К тому же, показать себя женщине слабым и беспомощным – это не всегда так уж плохо. Во всяком случае, буквально несколько минут спустя после этого он был близок к тому, чтобы наконец овладеть ею. Произошло же это при ярком свете дня, рядом с входной дверью в ее квартиру. Он стоял рядом с нею, тесно прижавшись к стене…
На следующий день после того, как Пит попал в больницу, Чарли уже нашел ему замену. Его звали Дин Эггарс. Это был тот самый танцор, для которого Чарли в виде исключения организовал пробу несколько недель тому назад.

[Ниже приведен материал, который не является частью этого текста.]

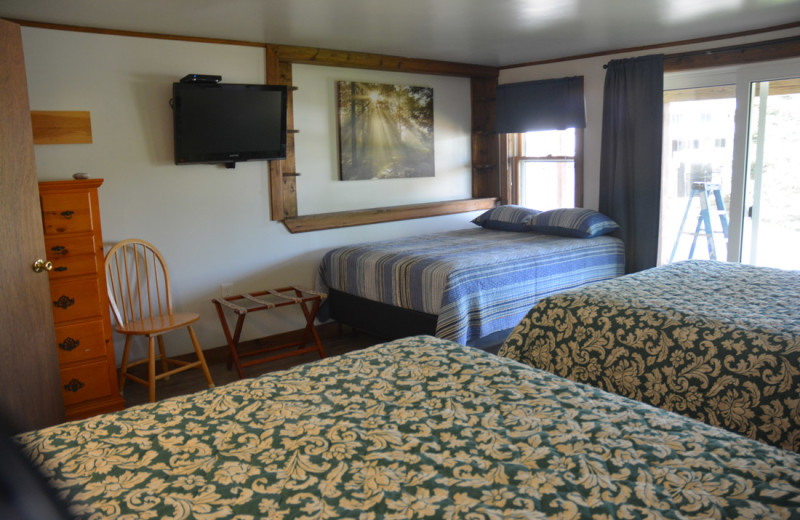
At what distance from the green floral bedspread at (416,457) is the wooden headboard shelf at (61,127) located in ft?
8.14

Обескураженные стремительностью, с которой новичок был введен в их труппу, остальные танцоры некоторое время старались держаться от него в стороне. Они недоумевали: ведь в случае с Марианной Чарли не нарушил правил приличия и нанял замену только через неделю.
Однако предположения о том, что Эггарс обладает всесокрушающим обаянием, раз он смог убедить Чарли устроить ему пробу, скоро стали сбываться. Эггарс был исключительно любезен со всеми, даже тогда, когда навлекал на себя опасность вызвать недовольство у Чарли. Понемногу все танцоры один за другим подпали под его обаяние. Одной из первых была Ронда, что Аманда, с непривычным для нее цинизмом, сочла совсем неудивительным.

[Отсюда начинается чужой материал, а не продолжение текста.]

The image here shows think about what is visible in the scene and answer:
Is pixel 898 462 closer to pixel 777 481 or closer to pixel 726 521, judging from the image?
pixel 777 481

«Еще бы! – решила она. – Ведь если Ронда нашла привлекательным Маклофлина с его нулевым обаянием, то ее увлечение столь приятным и располагающим к себе Эггарсом было куда более оправданным. Что и говорить, он приятный мужчина. А для Ронды этого вполне достаточно, чтобы искать с ним близости».
Так было всегда, и Аманду удивило бы, если бы и на этот раз ее подруга изменила себе.
Сама Аманда капитулировала перед обаянием Эггарса далеко не так быстро. Впрочем, она тоже находила его приятным, но неужели этого было достаточно для того, чтобы все окружающие так быстро подпали под его чары? В своей труппе, где каждый человек сильно отличался от других, Аманда никогда не смогла бы, да и не стремилась стать всеобщей любимицей. Хотя здесь был один танцор, которого она по-настоящему недолюбливала, хотя до сих пор ей удавалось скрывать свою неприязнь, соблюдая условности. К тому же, Аманде иной раз казалось, что доброжелательность Эггарса в чем-то наигранна и искусственна, хотя и искусна. Вот почему в первое время она продолжала держаться от него на расстоянии.